What If Multi-Agent AI Could Search Three Million PDFs Before Breakfast?

Searching 3,000,000 PDFs for a single thread of evidence is no longer a thought experiment; it is the benchmark for modern disclosure. When the US Department of Justice released the Epstein estate files, it exposed a critical failure in traditional legal infrastructure that every UK litigator must now reckon with.

A group of researchers and journalists sat in front of a "gross" PDF viewer clicking through garbled email threads trying to follow the conversation. Manually. That image should trouble every litigator who has ever managed a large disclosure exercise. Because the honest answer to "how do we review three million PDFs?" has, until recently, been: slowly, expensively, and with a margin of error nobody wants to admit.

That is changing. And the change is material enough that understanding it is no longer optional for practitioners handling complex litigation or disclosure-heavy work.

The PDF Problem Is Not Going Away

PDF is the lingua franca of legal documents and it is also, technically, a nightmare. Unlike structured data, a PDF is a presentation format. The text may be machine-readable or it may be a flat image. Tables do not behave like tables. Footnotes appear wherever the original designer put them. Scanned documents add another layer: OCR errors that corrupt names, dates, and figures.

For years, e-disclosure platforms addressed this with keyword search and linear review teams. That model works when the document set is manageable and the budget is open-ended. Neither condition holds as reliably as it once did.

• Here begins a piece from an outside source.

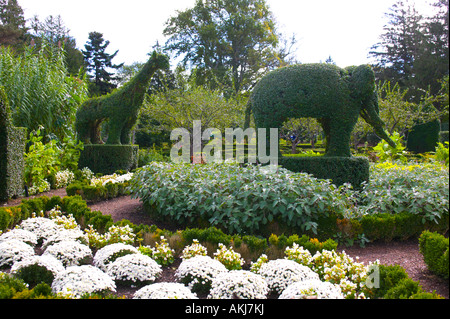 Green Animals Topiary Garden Portsmouth Rhode Island Stock Photo Royalty Free Image 15002235
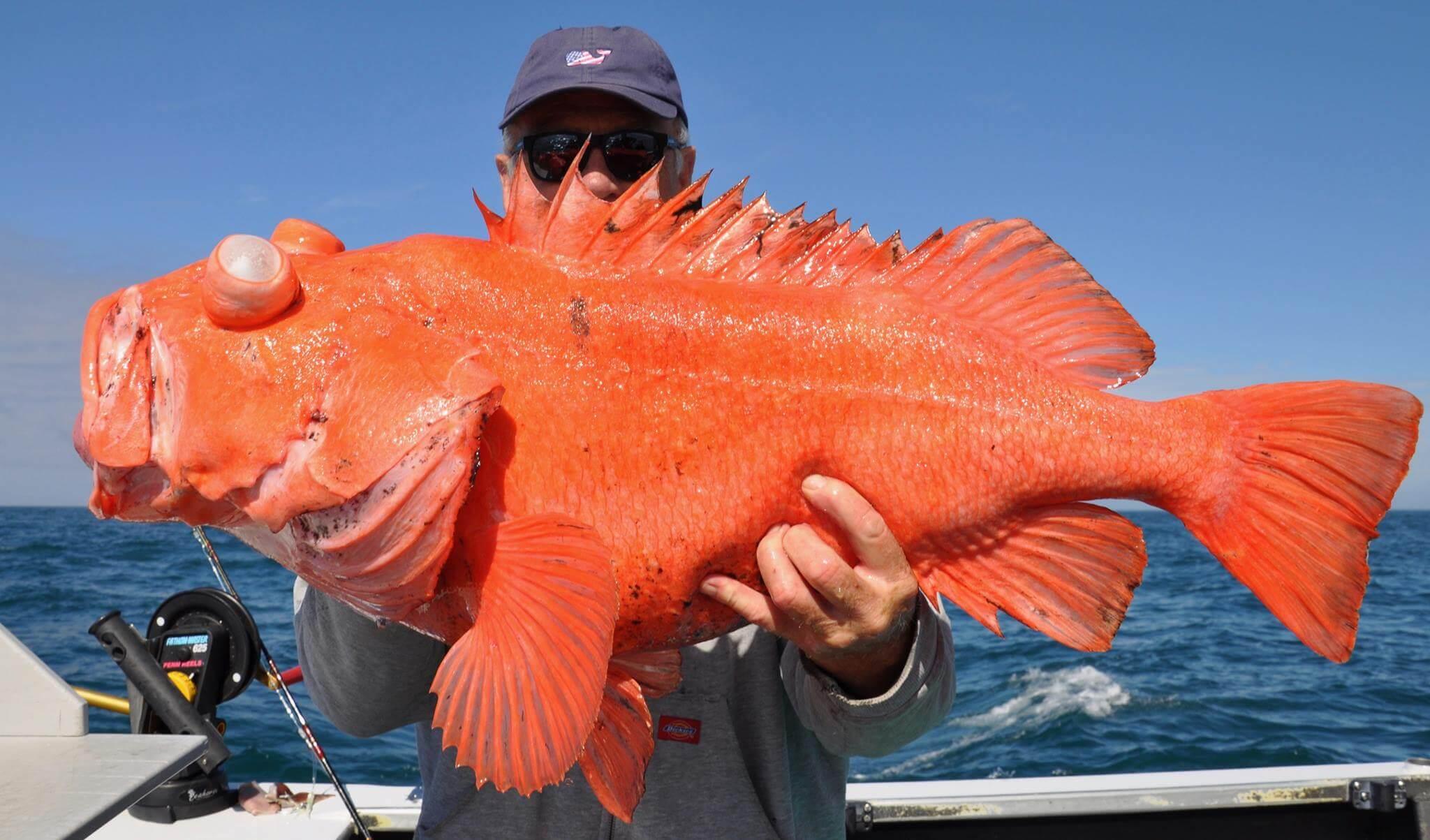 alaska rockfish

The modern answer is AI-assisted document analysis: tools that extract, classify, summarise, and score documents at scale. Platforms like Anara, Sopact Sense, and others now apply NLP and machine learning to large PDF sets, pulling out entities, flagging relevance, and generating audit trails that record what the AI found and why. The claimed efficiency gains are significant. Vendors routinely cite time reductions of seventy to ninety percent on review tasks. Those figures deserve scepticism until independently tested, but directionally they reflect something real: AI does not get tired on document forty thousand.

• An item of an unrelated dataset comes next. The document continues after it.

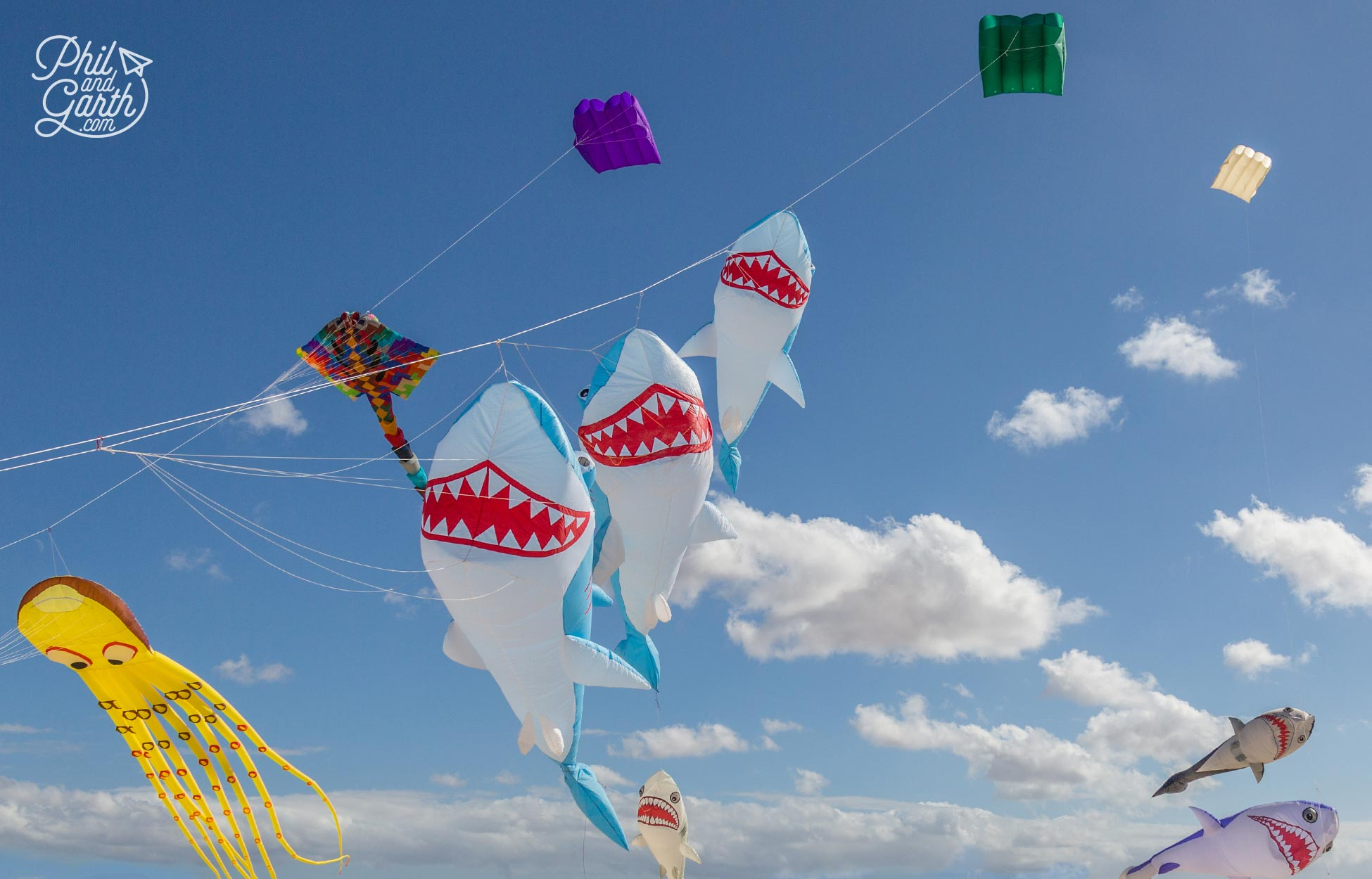 Fantastic kite displays at Playa Chica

What has shifted recently is the architecture. Single-model AI review is giving way to multi-agent systems. Instead of one model reading every document sequentially, a co-ordinated network of agents divides the work: one agent parses structure, another extracts named entities, another cross-references timelines, another flags privilege. The outputs are then synthesised. This is not just faster. It is structurally different. It can hold more context across a larger document set than any single model with a fixed context window. For a disclosure exercise running to millions of pages, that distinction matters enormously.

What This Means Under CPR Part 31

Disclosure in English civil litigation is governed by CPR Part 31 and, for complex cases, by the Disclosure Pilot under Practice Direction 51U (now substantially incorporated into the rules following the pilot). The duty is to search for documents in a reasonable and proportionate manner. The question of what "reasonable" means has always been partly a question of what technology makes possible.

That question is now being answered differently.

If multi-agent AI can search a million-page document set with greater accuracy and lower cost than a human review team, it becomes harder to justify not using it. The proportionality calculus shifts. Judges applying the overriding objective in CPR 1.1 would, in time, likely expect parties with access to such tools to use them. Failure to do so could attract criticism on costs, if not something stronger.

But the reverse problem is equally real. AI-assisted review does not eliminate the solicitor's duty; it relocates it. The obligation to make proper disclosure does not transfer to the software. The supervising solicitor must understand what the AI did, what parameters it used, whether it was configured appropriately for the document set in question, and whether its outputs have been properly checked. An AI tool that classifies two hundred thousand documents as irrelevant is only as trustworthy as the human who set it up and validated its outputs.

Auditability is therefore non-negotiable. Any AI document review tool used in litigation must produce a transparent record of its methodology. Without that, the court cannot assess the adequacy of the disclosure exercise and opposing counsel cannot meaningfully challenge it.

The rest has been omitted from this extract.